Assignment |
Carry on the article below about counselors helping clients through major life change, picking up after its last line.

Page excerpt |
******************************

Six ways counselors can help clients dealing with major changeDate: August 9, 2016
Even though everyone goes through change, it sometimes can be difficult without help. Consequently, it is common for individuals experiencing major life changes to seek assistance navigating these transitions through counseling.
Identifying major life changes
Major changes can come in a number of different forms. They can include moving to a different city, venturing into a new job, starting or ending a relationship, dealing with the loss of a loved one or beginning a new phase of life in some other form. Depending on the type of transition and how the individual copes with change in general, major life alterations can be a time of significant stress and anxiety.
There is growing recognition of the pressure and strain that can result when navigating the period between childhood through young adulthood, from 18 to 29. This period is a crucial development time when individuals undergo a number of significant changes in their life, often in rapid succession. According to The Professional Counselor, the peer-reviewed journal of the National Board for Certified Counselors, Inc., common transition periods that have been identified among young adults of this age include:
- High school graduation
- Transition to professional life (non-college attendees)
- Freshman transition (college attendees)
- Senior year
- Life after college
Whether a client is dealing with the loss of a job or loved one, or struggling to adjust to a new stage of adulthood, as a counselor, you can play a part in helping to navigate this period in a healthy manner.
The role of a counselor
An important part of being a counselor is helping people to walk through challenging seasons of life, which often involve some sort of change. While there are various techniques and strategies that others in your profession have found to be successful for working with clients in these situations, you may find it beneficial to help your clients through these major life transitions by encouraging the following six practices:
1. Manage expectations.

******************************

(Stored items)
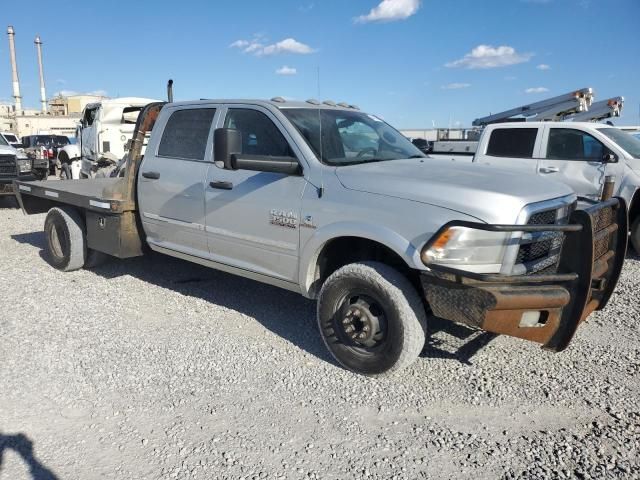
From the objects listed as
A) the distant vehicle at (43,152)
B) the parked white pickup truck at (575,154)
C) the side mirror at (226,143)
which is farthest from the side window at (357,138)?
the distant vehicle at (43,152)

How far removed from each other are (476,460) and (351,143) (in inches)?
100

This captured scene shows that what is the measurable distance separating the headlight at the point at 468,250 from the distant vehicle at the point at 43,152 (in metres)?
12.0

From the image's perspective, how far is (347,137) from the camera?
4336 millimetres

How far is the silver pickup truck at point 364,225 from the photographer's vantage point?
3.13 metres

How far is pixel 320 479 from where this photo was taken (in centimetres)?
262

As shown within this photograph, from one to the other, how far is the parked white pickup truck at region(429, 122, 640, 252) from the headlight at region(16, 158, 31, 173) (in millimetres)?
9439

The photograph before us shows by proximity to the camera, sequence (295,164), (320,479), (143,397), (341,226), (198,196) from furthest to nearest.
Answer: (198,196) → (295,164) → (341,226) → (143,397) → (320,479)

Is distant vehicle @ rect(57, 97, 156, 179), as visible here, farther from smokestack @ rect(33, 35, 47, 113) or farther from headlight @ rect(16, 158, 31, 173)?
smokestack @ rect(33, 35, 47, 113)

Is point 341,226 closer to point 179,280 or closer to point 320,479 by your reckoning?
point 320,479

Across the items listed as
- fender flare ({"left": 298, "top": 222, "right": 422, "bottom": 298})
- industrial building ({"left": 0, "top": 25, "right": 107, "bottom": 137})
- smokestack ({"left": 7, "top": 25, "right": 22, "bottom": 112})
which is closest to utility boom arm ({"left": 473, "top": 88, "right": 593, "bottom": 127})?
fender flare ({"left": 298, "top": 222, "right": 422, "bottom": 298})

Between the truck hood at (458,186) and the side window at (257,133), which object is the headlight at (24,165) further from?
the truck hood at (458,186)

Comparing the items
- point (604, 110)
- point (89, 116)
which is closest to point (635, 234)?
point (604, 110)

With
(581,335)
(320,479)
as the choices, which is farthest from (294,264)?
(581,335)

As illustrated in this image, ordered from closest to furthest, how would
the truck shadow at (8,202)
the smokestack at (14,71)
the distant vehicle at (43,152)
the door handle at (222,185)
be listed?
the door handle at (222,185) < the truck shadow at (8,202) < the distant vehicle at (43,152) < the smokestack at (14,71)
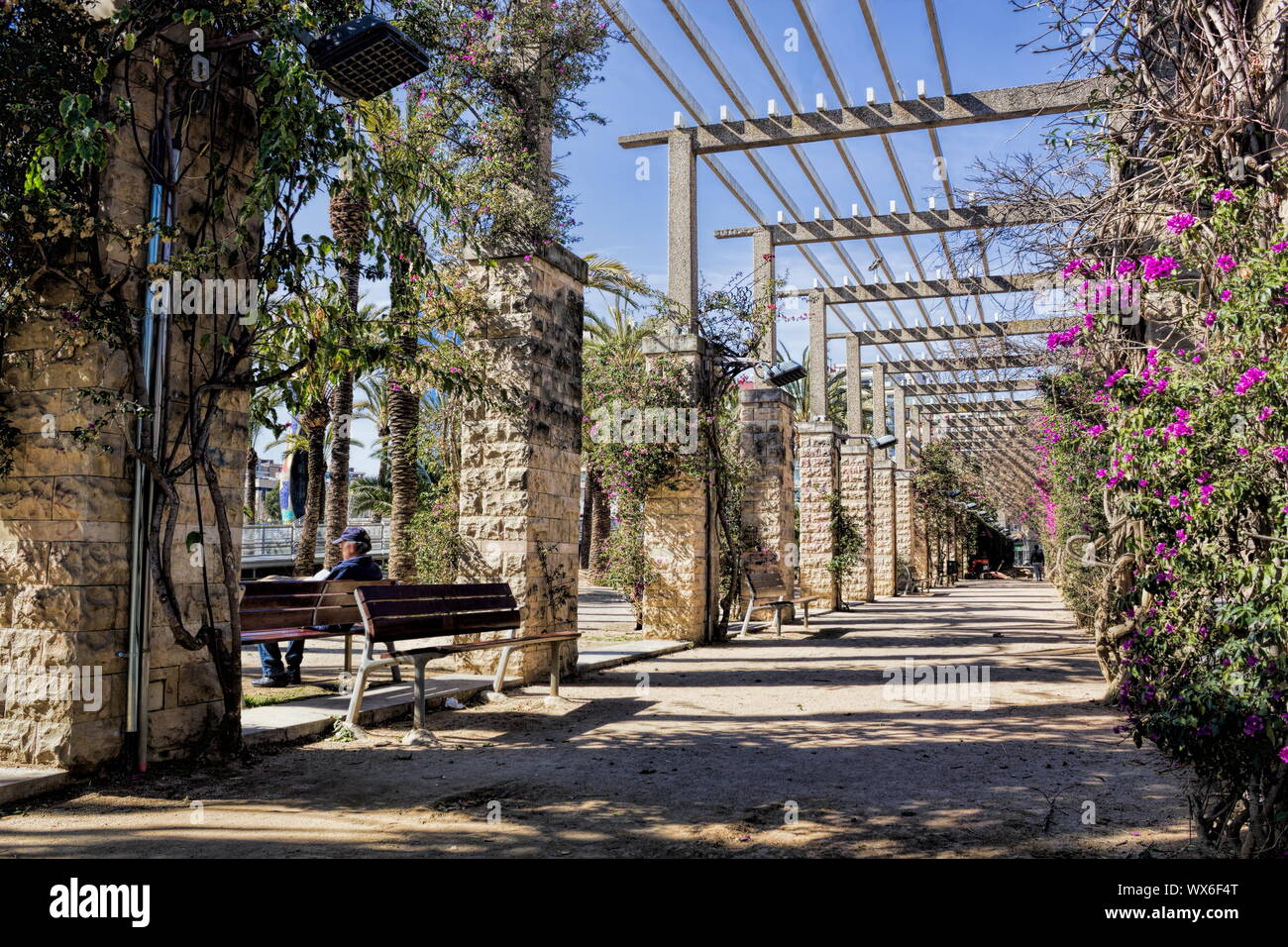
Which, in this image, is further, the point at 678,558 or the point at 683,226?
the point at 683,226

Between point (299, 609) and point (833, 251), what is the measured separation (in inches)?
461

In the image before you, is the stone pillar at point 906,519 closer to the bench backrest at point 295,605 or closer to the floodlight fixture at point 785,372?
the floodlight fixture at point 785,372

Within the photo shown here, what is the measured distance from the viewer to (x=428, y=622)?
5.69 metres

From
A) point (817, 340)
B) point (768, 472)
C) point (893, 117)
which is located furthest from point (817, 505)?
point (893, 117)

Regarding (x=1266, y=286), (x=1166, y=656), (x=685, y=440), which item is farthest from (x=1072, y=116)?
(x=685, y=440)

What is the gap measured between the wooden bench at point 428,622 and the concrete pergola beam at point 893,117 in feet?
24.2

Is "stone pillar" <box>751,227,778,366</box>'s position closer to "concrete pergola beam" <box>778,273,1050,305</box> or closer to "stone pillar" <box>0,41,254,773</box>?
"concrete pergola beam" <box>778,273,1050,305</box>

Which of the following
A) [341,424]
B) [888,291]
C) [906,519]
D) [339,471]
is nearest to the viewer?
[341,424]

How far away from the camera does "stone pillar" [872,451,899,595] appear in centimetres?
2161

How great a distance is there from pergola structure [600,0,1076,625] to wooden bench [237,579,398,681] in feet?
16.5

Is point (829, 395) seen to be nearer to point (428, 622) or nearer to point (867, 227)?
point (867, 227)

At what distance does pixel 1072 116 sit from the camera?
15.5 ft
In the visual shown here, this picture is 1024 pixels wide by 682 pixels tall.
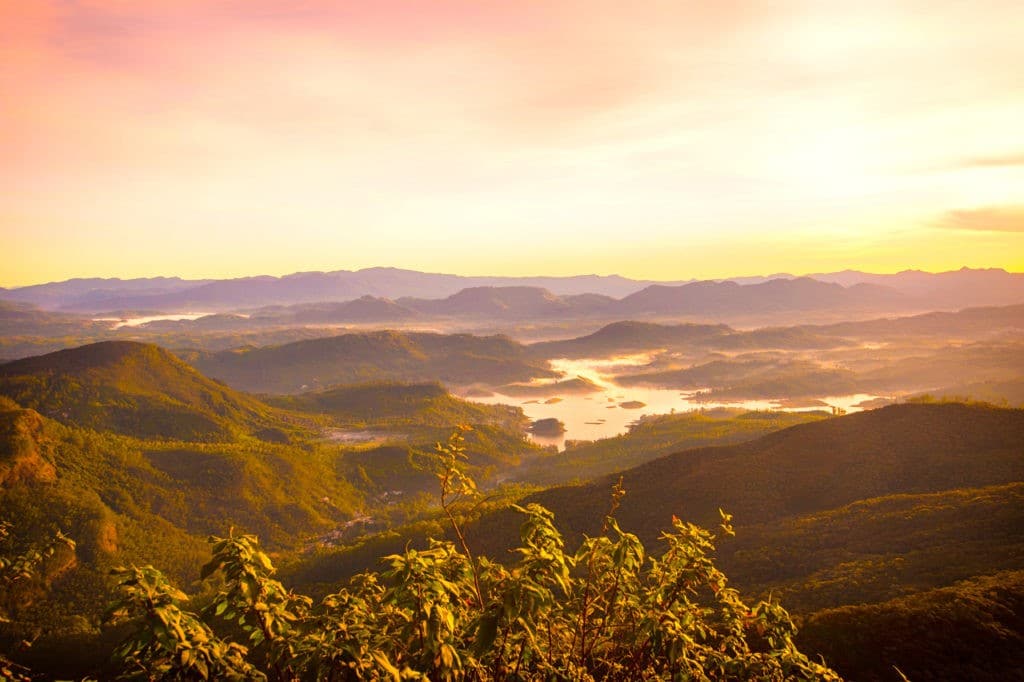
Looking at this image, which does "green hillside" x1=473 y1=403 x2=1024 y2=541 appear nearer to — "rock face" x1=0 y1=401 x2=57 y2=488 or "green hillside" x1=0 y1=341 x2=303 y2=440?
"rock face" x1=0 y1=401 x2=57 y2=488

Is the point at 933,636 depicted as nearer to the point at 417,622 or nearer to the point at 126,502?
the point at 417,622

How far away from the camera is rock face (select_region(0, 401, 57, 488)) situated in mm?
87875

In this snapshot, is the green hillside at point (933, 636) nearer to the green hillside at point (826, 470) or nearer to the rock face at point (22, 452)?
the green hillside at point (826, 470)

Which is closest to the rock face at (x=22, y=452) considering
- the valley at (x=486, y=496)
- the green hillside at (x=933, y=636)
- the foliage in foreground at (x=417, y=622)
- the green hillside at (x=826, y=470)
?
the valley at (x=486, y=496)

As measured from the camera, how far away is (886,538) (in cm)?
5128

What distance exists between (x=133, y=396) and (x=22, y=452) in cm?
7852

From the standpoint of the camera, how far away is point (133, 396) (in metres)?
164

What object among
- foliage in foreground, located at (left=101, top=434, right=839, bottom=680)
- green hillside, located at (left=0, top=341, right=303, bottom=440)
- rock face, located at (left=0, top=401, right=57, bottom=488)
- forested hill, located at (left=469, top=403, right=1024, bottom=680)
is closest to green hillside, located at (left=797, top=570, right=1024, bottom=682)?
forested hill, located at (left=469, top=403, right=1024, bottom=680)

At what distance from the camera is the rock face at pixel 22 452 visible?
288 ft

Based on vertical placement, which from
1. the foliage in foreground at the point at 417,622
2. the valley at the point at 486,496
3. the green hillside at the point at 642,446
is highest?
the foliage in foreground at the point at 417,622

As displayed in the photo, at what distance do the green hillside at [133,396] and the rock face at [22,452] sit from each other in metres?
46.6

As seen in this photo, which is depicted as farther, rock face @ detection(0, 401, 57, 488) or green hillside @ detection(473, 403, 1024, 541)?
rock face @ detection(0, 401, 57, 488)

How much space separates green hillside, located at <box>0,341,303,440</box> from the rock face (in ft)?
153

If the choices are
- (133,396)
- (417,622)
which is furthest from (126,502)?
(417,622)
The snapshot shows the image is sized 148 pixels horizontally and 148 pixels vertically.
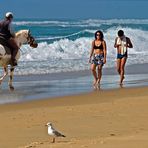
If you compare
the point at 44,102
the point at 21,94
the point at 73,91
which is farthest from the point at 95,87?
the point at 44,102

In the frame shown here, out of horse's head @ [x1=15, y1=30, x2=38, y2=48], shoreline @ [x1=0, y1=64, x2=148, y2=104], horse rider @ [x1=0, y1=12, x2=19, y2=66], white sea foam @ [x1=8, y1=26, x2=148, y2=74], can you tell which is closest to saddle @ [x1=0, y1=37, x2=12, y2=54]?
horse rider @ [x1=0, y1=12, x2=19, y2=66]

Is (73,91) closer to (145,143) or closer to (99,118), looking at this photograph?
(99,118)

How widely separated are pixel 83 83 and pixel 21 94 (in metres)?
2.74

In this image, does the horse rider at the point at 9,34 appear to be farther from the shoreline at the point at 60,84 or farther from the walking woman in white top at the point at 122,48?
the walking woman in white top at the point at 122,48

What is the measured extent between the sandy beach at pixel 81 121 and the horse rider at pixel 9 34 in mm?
3141

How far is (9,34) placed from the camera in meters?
15.4

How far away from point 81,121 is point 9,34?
6.58 metres

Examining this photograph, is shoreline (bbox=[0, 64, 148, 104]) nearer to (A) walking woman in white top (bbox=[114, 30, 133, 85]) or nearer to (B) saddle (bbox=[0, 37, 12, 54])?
(A) walking woman in white top (bbox=[114, 30, 133, 85])

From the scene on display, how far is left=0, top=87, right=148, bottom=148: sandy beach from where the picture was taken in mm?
7204

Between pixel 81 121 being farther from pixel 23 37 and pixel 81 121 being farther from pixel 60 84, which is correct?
pixel 23 37

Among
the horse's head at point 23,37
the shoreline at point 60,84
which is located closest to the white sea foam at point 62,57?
the shoreline at point 60,84

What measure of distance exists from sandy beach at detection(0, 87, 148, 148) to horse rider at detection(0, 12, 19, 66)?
124 inches

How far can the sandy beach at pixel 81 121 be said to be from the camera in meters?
7.20

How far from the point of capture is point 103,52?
15.0m
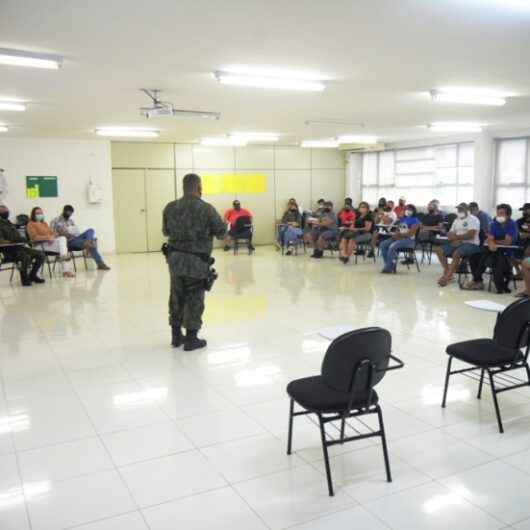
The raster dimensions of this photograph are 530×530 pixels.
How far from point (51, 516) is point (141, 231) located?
37.0ft

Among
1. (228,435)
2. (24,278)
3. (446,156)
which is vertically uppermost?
(446,156)

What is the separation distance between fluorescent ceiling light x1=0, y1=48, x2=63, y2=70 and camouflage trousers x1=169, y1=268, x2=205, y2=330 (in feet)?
6.94

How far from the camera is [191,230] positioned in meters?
4.90

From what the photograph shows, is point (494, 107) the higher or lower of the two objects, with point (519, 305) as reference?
higher

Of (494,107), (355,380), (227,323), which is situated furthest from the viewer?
(494,107)

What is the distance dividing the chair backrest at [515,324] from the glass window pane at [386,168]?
11481mm

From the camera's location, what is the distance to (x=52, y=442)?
332 centimetres

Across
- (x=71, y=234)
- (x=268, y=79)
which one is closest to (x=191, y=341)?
(x=268, y=79)

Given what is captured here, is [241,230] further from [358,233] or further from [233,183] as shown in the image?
[358,233]

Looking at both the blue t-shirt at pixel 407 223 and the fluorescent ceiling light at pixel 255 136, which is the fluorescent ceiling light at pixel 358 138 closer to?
the fluorescent ceiling light at pixel 255 136

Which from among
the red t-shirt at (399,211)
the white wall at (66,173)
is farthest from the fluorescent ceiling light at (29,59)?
the red t-shirt at (399,211)

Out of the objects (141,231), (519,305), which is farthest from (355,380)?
(141,231)

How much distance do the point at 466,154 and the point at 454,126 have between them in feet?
6.90

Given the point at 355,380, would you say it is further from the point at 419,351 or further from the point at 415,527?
the point at 419,351
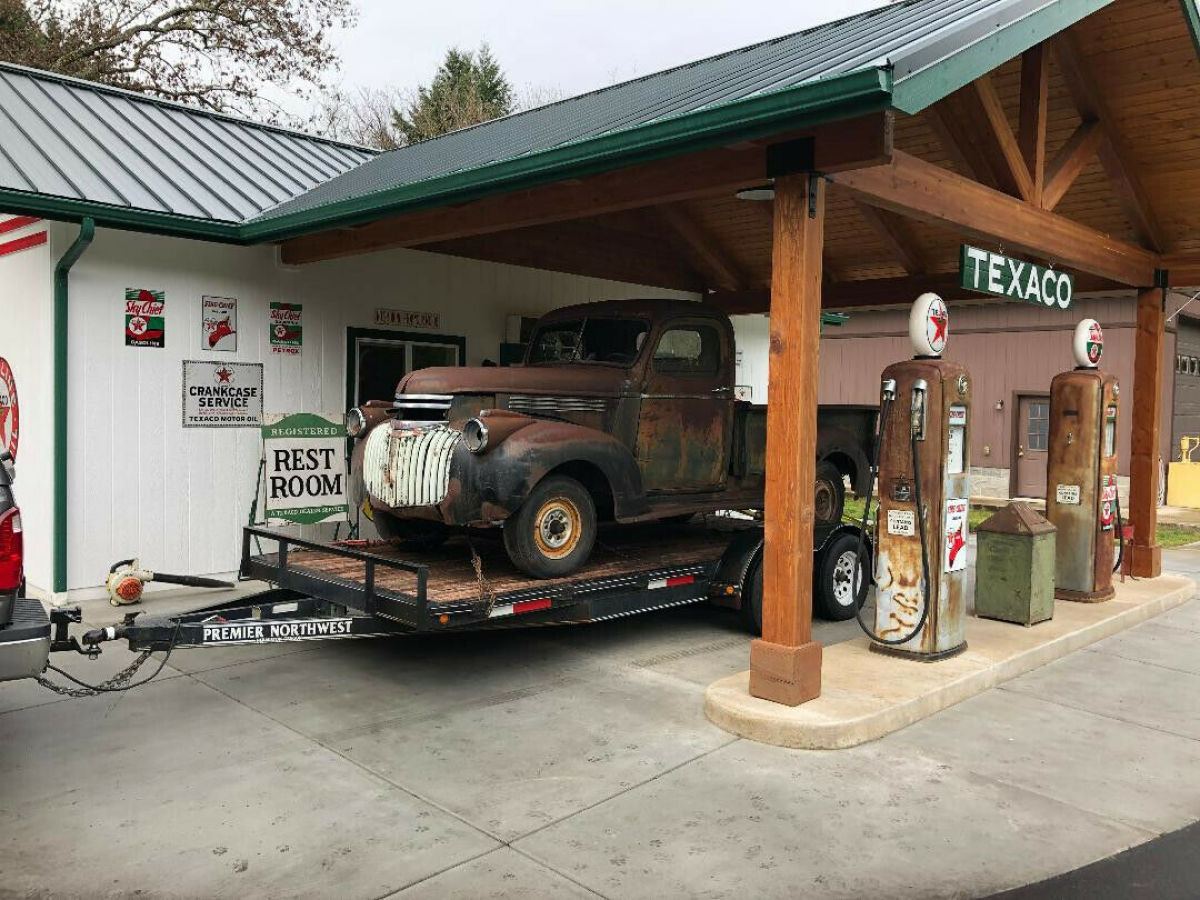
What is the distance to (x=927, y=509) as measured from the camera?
238 inches

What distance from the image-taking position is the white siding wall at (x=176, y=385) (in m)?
7.83

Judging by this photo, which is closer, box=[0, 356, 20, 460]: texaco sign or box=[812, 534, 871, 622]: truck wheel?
box=[812, 534, 871, 622]: truck wheel

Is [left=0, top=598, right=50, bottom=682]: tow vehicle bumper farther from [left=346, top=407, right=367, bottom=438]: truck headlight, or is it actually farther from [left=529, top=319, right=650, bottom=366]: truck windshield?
[left=529, top=319, right=650, bottom=366]: truck windshield

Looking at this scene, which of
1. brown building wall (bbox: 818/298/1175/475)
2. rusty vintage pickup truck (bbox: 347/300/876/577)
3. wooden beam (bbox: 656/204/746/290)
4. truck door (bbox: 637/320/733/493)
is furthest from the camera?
brown building wall (bbox: 818/298/1175/475)

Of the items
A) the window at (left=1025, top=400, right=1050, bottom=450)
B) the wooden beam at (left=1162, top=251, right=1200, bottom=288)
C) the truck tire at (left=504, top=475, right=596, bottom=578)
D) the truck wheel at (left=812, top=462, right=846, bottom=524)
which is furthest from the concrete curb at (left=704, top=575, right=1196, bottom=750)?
the window at (left=1025, top=400, right=1050, bottom=450)

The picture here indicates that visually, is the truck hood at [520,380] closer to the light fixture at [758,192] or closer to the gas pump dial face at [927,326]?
the light fixture at [758,192]

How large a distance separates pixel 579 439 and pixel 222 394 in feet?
12.7

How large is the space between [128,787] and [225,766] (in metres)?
0.42

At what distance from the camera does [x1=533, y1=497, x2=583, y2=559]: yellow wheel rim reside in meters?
6.08

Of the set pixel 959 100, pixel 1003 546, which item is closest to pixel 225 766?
pixel 1003 546

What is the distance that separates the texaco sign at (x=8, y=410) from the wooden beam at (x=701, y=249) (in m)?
6.30

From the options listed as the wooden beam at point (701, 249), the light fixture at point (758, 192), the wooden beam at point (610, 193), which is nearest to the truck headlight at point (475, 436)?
the wooden beam at point (610, 193)

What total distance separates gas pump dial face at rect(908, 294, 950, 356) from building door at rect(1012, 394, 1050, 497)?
13.2 metres

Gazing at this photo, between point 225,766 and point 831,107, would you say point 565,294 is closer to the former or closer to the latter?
point 831,107
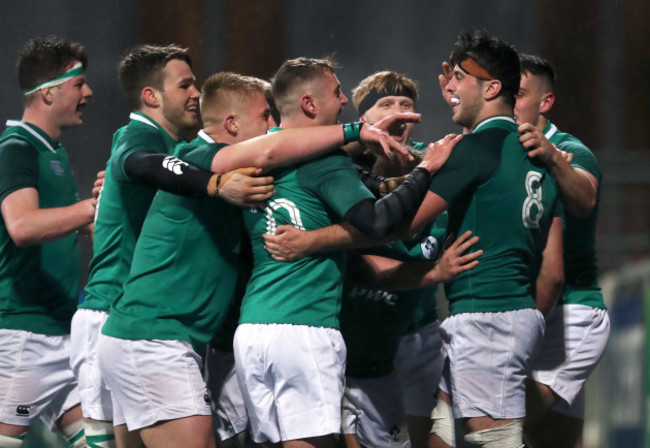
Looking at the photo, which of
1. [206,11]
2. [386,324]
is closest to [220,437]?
[386,324]

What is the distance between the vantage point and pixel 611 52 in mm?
12742

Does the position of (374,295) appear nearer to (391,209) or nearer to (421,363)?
(421,363)

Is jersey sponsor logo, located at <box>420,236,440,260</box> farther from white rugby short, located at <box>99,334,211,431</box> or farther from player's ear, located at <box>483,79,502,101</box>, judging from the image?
white rugby short, located at <box>99,334,211,431</box>

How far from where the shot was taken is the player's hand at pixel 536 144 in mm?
3707

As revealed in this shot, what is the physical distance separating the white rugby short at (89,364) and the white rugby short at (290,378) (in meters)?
0.96

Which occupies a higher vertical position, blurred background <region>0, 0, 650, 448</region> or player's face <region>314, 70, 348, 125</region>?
player's face <region>314, 70, 348, 125</region>

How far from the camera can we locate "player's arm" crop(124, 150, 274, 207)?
135 inches

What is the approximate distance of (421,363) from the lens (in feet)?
15.3

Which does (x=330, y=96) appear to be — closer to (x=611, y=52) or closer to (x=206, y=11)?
(x=206, y=11)

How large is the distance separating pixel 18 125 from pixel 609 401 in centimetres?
388

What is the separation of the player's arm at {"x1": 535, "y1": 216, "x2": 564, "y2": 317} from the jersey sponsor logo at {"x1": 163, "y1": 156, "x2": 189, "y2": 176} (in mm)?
1457

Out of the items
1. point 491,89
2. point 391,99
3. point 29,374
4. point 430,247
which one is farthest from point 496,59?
point 29,374

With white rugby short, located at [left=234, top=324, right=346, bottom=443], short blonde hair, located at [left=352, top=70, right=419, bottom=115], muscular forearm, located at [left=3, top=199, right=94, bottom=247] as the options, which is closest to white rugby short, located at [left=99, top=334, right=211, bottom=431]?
white rugby short, located at [left=234, top=324, right=346, bottom=443]

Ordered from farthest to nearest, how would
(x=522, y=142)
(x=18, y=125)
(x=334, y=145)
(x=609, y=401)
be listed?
(x=609, y=401), (x=18, y=125), (x=522, y=142), (x=334, y=145)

******************************

Answer box |
Adjusting to major change does not happen overnight, and it rarely occurs without stress, even if the change ultimately will be for the best. The Mayo Clinic reported that for those with acute adjustment disorder, even with professional help it may take up to six months for symptoms such as anxiety and trouble sleeping to ease. If the person is still experiencing symptoms after that period, the condition is usually defined as chronic. Encouraging your client to manage expectations is an important first step. In an article in Psychology Today, Robert Taibbi, L.C.S.W. wrote that recognizing that adjusting to change takes time and patience not only will help your client survive but also thrive through this time of transition.
2. Focus on opportunities.
Sometimes, change seems particularly difficult because something is being taken away, whether it is a career, loved one or just the security of a familiar home. While those concerns should not be ignored or taken lightly, focusing on them rarely will lead to anything positive. Choosing to think of the opportunities that could come from the change can have a significant impact on improving state of mind and optimism about the future.
3. Develop realistic goals.
Once a person starts to look to opportunities that can come from a transition period, setting goals is important. But, it is critical that these objectives are achievable. In his article, Taibbi stated that setting realistic, specific goals and developing a plan for their completion are all factors associated with successful change.
4. Take time for self-care.
Whether it is the result of the busy schedule of major changes that are occurring or depression associated with a loss, sometimes self-care falls to the side during a transition. By taking care of themselves physically and mentally, your clients will be better equipped to deal with the emotions that result from the changes they are going through, according to the American Psychological Association.
5. Accept change.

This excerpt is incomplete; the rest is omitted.